▸ Objectives
**A.** From the deletion thread below, extract the passage from "Posted by Jonathan" up to and including "real time one?".
**B.** In the deletion thread below, what two reasons are given for why the TTL approach does not work?

▸ Given text
Posted by Jonathan Haddad <jo...@jonhaddad.com>.
I'm confused as to what the difference between deleting with prepared
statements and deleting through spark is?  To the best of my knowledge
either way it's the same thing - normal deletion with tombstones
replicated.  Is it that you're doing deletes in the analytics DC instead of
your real time one?

On Fri, Mar 23, 2018 at 11:38 AM Charulata Sharma (charshar) <
charshar@cisco.com> wrote:

> Hi Rahul,
>
>          Thanks for your answer. Why do you say that deleting from spark
> is not elegant?? This is the exact feedback I want. Basically why is it not
> elegant?
>
> I can either delete using delete prepared statements or through spark. TTL
> approach doesn’t work for us
>
> Because first of all ttl is there at a column level and there are business
> rules for purge which make the TTL solution not very clean in our case.
>
>
>
> Thanks,
>
> Charu
>
>
>
> *From: *Rahul Singh <ra...@gmail.com>
> *Reply-To: *"user@cassandra.apache.org" <us...@cassandra.apache.org>
> *Date: *Thursday, March 22, 2018 at 5:08 PM
> *To: *"user@cassandra.apache.org" <us...@cassandra.apache.org>, "

▸ Dataset content
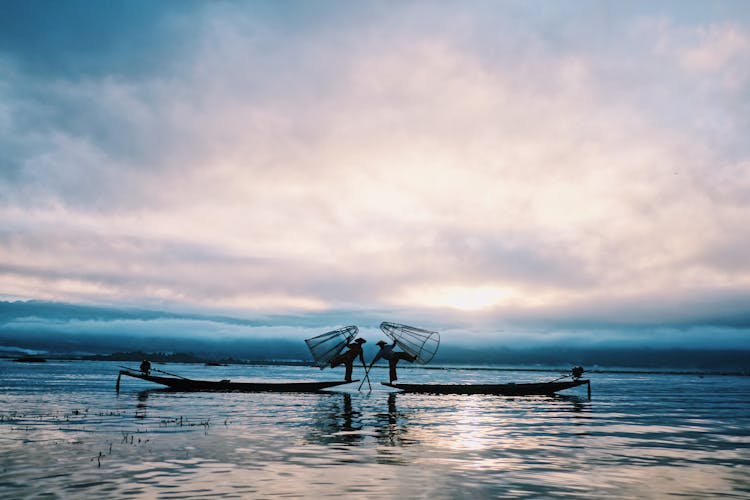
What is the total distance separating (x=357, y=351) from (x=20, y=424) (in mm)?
35864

▸ Task responses
**A.**
Posted by Jonathan Haddad <jo...@jonhaddad.com>.
I'm confused as to what the difference between deleting with prepared
statements and deleting through spark is?  To the best of my knowledge
either way it's the same thing - normal deletion with tombstones
replicated.  Is it that you're doing deletes in the analytics DC instead of
your real time one?

**B.** TTL is set at the column level, and business rules for purging make the TTL solution not very clean in that case.